Saturday, June 23, 2012
I'm always open to guest bloggers on Tinsel & Tine! Although normally those I asked to write something, always say - "Yes, great I'd like to do that", and then never write a bleeping word. Those that contact me, of course want to include a link. Which is fine as long as the link goes to something above board, and most importantly, the post is well-written and pertaining to film or food or ideally both.
Please enjoy guest post by Rose Redding:------------------------------------------------------------------------------------
Commentary: One Day
When David Nicholls’s novel, One Day, hit bookshelves back in 2009 it quickly became a phenomenon. After being translated into 31 languages it appeared on best seller lists throughout the world and became the highest selling novel of 2010. It was therefore only a matter of time before someone set about transforming this modern day love story into a motion picture.
Danish director Lone Scherfig took up the challenge and with the help of Nicholls himself as screenwriter, the adaptation of the novel premiered in cinemas in 2011. But could it achieve the difficult task of living up to its hugely loved, paperback counterpart?
Sadly, the general consensus from critics and fans was a resounding no. Despite the film standing alone as a reasonable rom-com, it simply lacked the spark of the novel.
The beauty of the novel is its unique format that breaks all of the rules of literary text books. The story opens on July 15th 1988 when two students, Emma and Dexter, wake up together on their last day of university. Somehow this awkward encounter marks the beginning of a friendship that forms the backbone of the novel with each chapter revisiting the two characters on this same day for the next twenty years.
Sometimes they are together; sometimes they are apart. Sometimes the day is conveniently momentous and dramatic; sometimes it acts more as a narrative strategy to indicate how their lives have progressed (or failed to progress in Dexter’s case) in the past year. But either way it is a structure that works perfectly in the book and never fails to engage and entice the audience into reading on.
In the film however, this original form makes the film seem too fragmented. Due to obvious time constraints, each year/chapter/scene (however you want to look at it) lacks the depth and detail that made the book so special. We don’t get the chance to get to know the characters at each stage, therefore we cannot fully appreciate their transcendence into the people that form the dramatic and heart wrenching climax.
Some critics have suggested that the idea simply doesn’t work in film form and without the subtitles to indicate what year we are on, anyone who didn’t have prior knowledge of the book would fail to recognize this structure anyway – it would just seem like a regular movie storyline progressing over time. It is certainly no simple feat for two actors to try and convey the changes in personality, appearance and circumstance that any individual would encounter as they mature over a twenty year period.

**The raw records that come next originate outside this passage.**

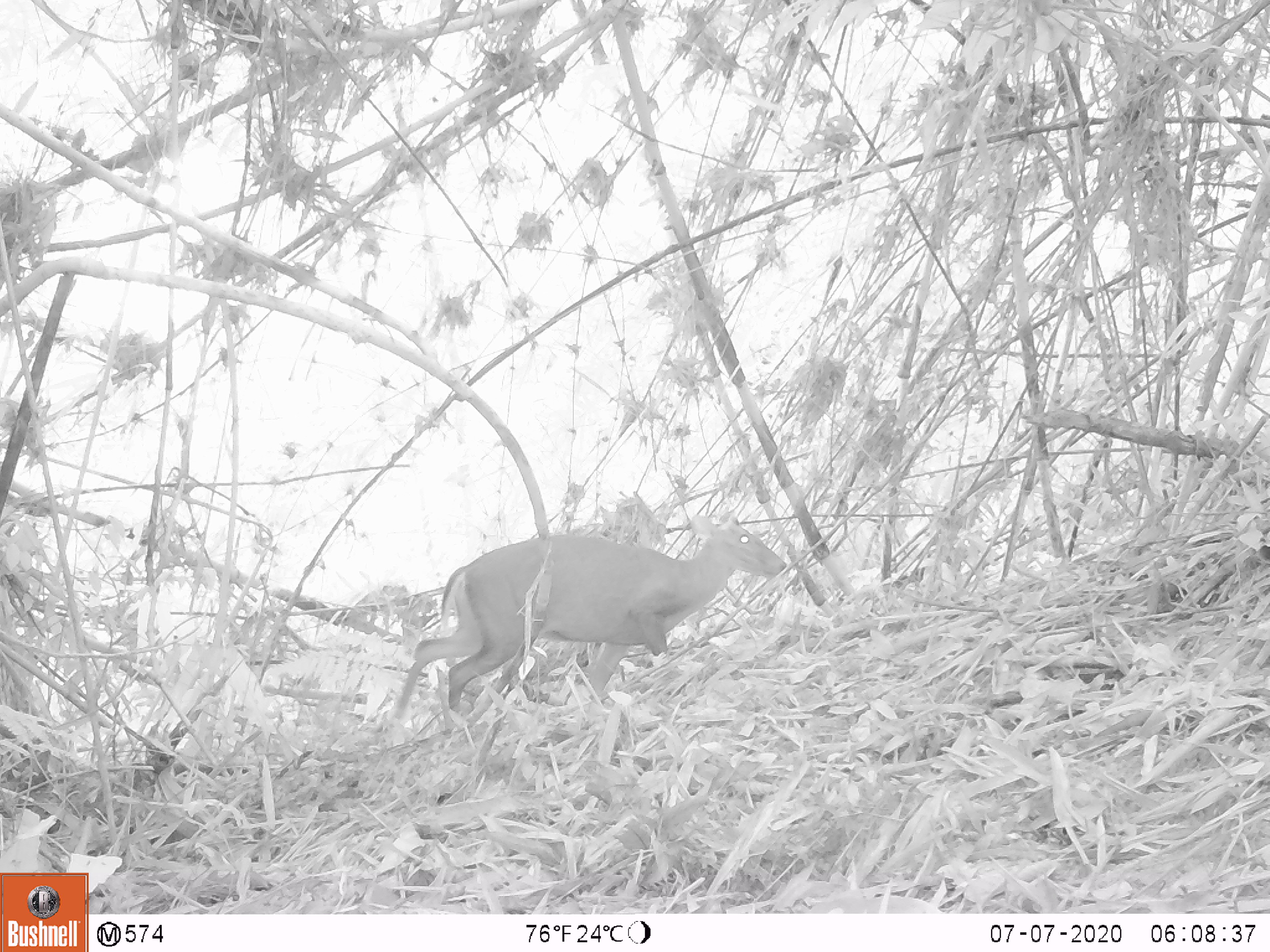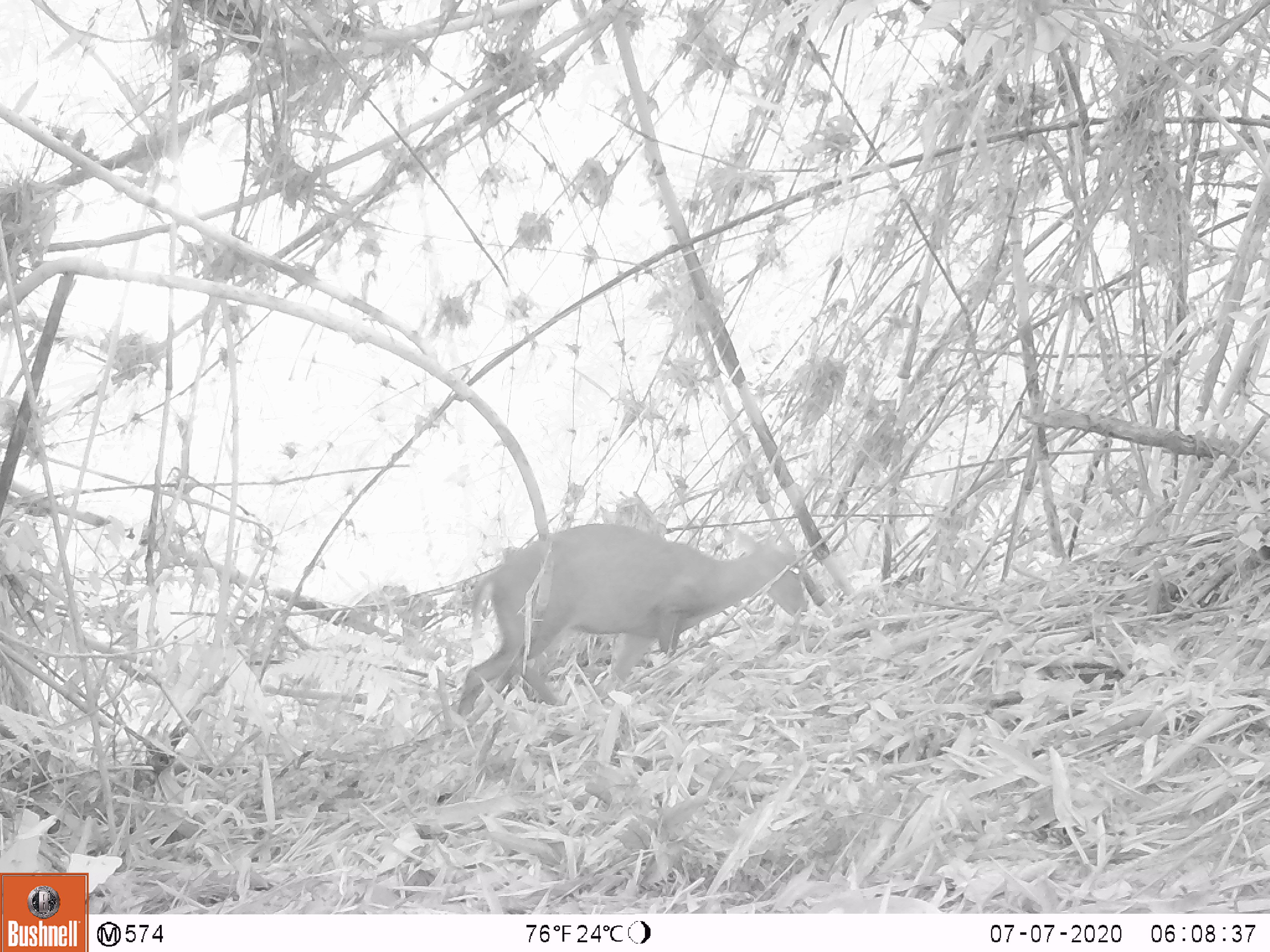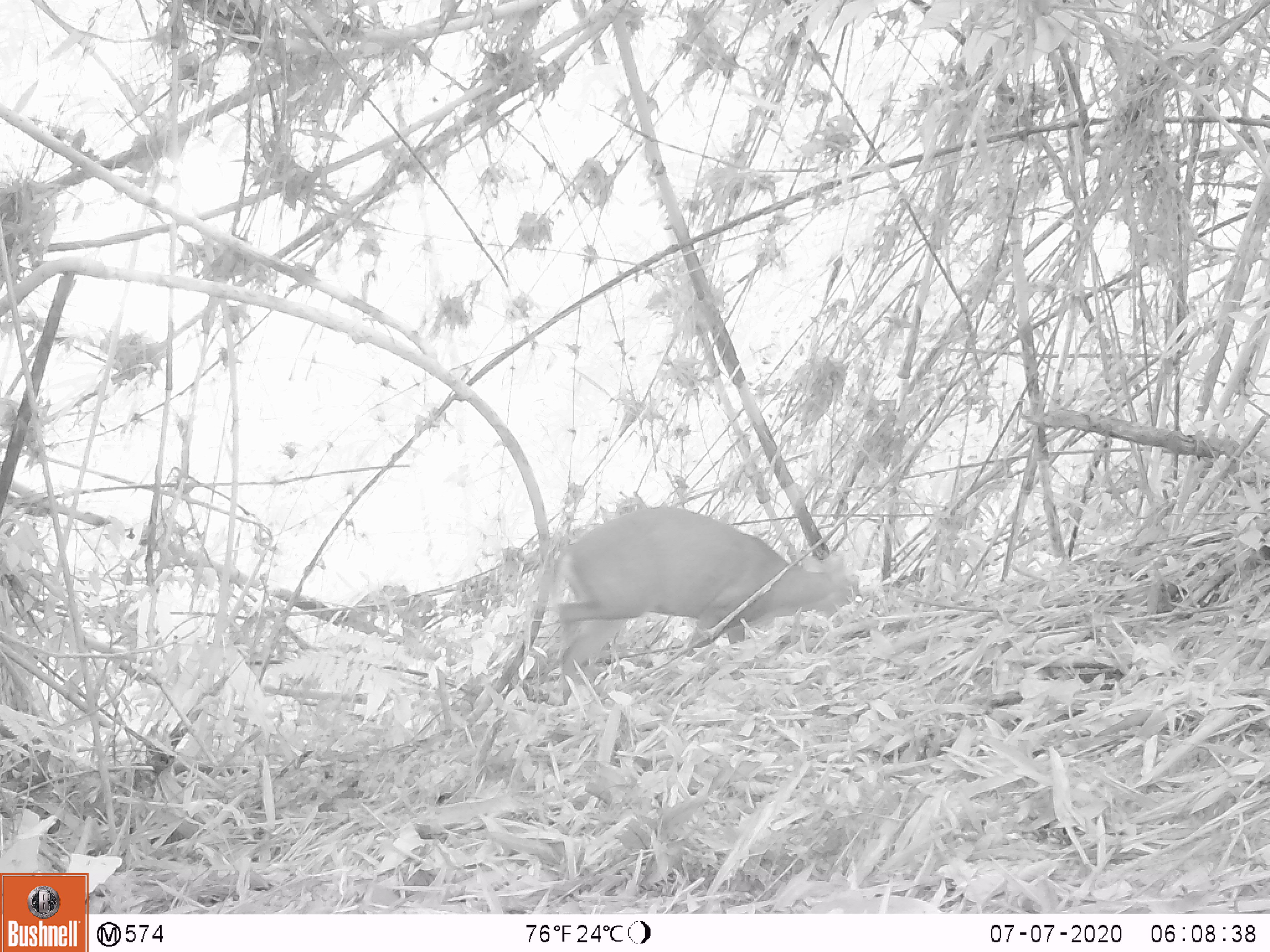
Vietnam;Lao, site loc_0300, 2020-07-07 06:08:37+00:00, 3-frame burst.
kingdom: Animalia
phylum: Chordata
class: Mammalia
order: Artiodactyla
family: Cervidae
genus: Muntiacus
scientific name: Muntiacus rooseveltorum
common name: roosevelt's muntjac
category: roosevelts muntjac group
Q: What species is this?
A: Roosevelts muntjac group (roosevelt's muntjac) (Muntiacus rooseveltorum).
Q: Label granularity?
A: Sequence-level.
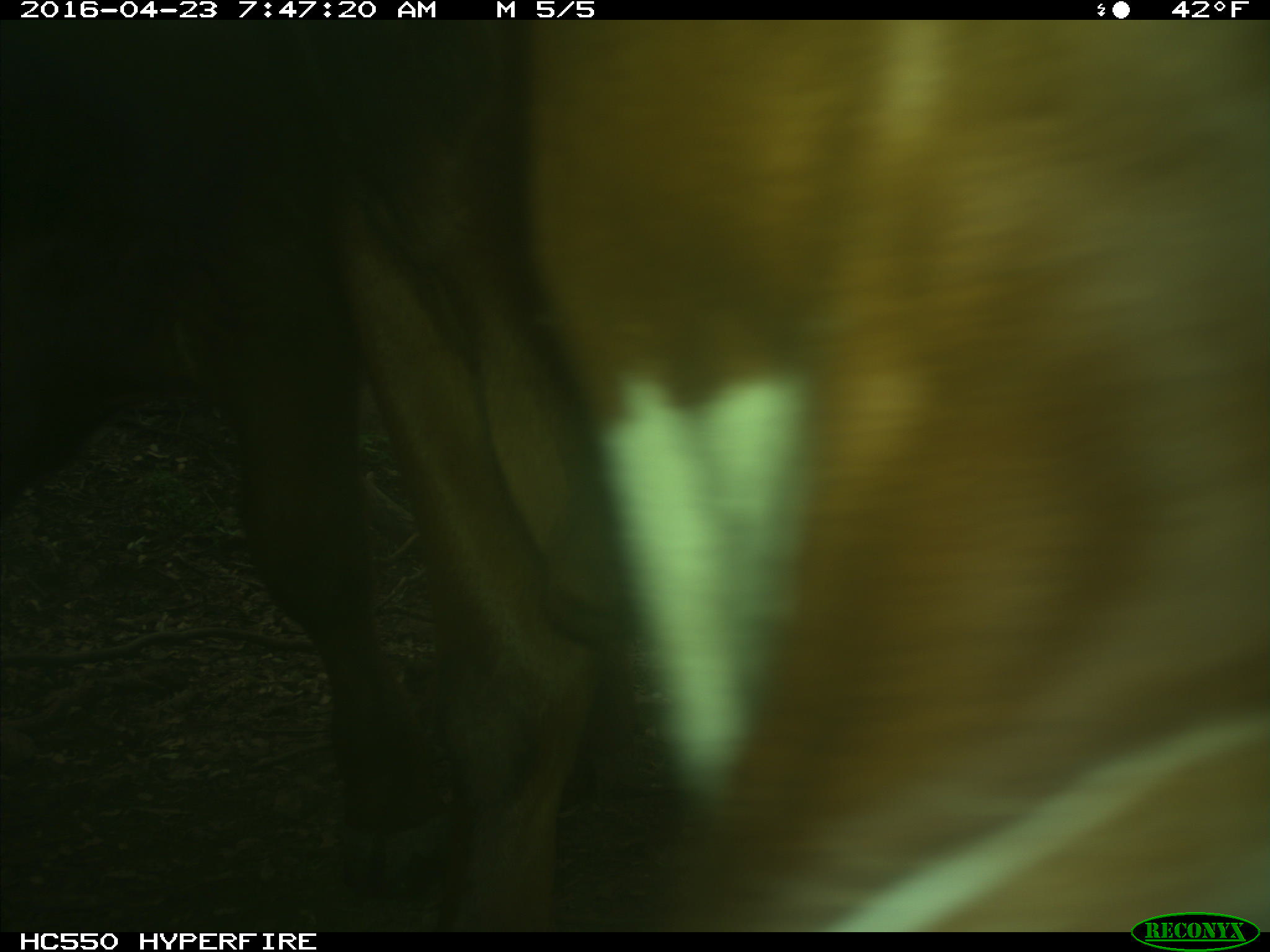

Similarly, Sturgess manages to bring the character of Dexter to life in a way that makes him both thoroughly dis-likeable yet ultimately endearing at the same time. His arrogant laziness and thoughtless womanizing is designed to make the audience question why he would ever be the object of affection for an intelligent, down-to-earth girl like Emma. But his quest for rehabilitation almost becomes a story within itself and this is one part of the story that is at least explored a little more thoroughly in the film.
However the complicated relationship that the two share is never really given the time or space to develop into the magical union that it was in the book. Whilst the viewer is aware that they are always destined to be more than friends, the film misses some of the comic, flirtatious and downright frustrating twists and turns of their bumbling romance and its fragmented form again disrupts character development and presentation. Whilst some of the early flirtatious scenes are very endearing, there is a lack of depth to their relationship.
On the plus side, Scherfig and her team have excelled themselves in terms of location and settings. The cleverness and attention to detail in their sets have brought to life the grubby restaurant that downtrodden Emma worked in and the vibrant streets of Paris where she found her solace and escape.
With great cameo performances from Rafe Spall who plays Emma’s unfunny comedian boyfriend and Romola Garai as Dexter’s uptight wife, there are certainly some positives to this film. But as is the case with many book to film adaptations, the reader will always be more in love with the characters they have imagined than the ones they are presented with on screen. Unfortunately One Day has not lived up to the expectations of many of its adoring fans, but that’s not to say that it is still a reasonable piece of filmmaking in its own right.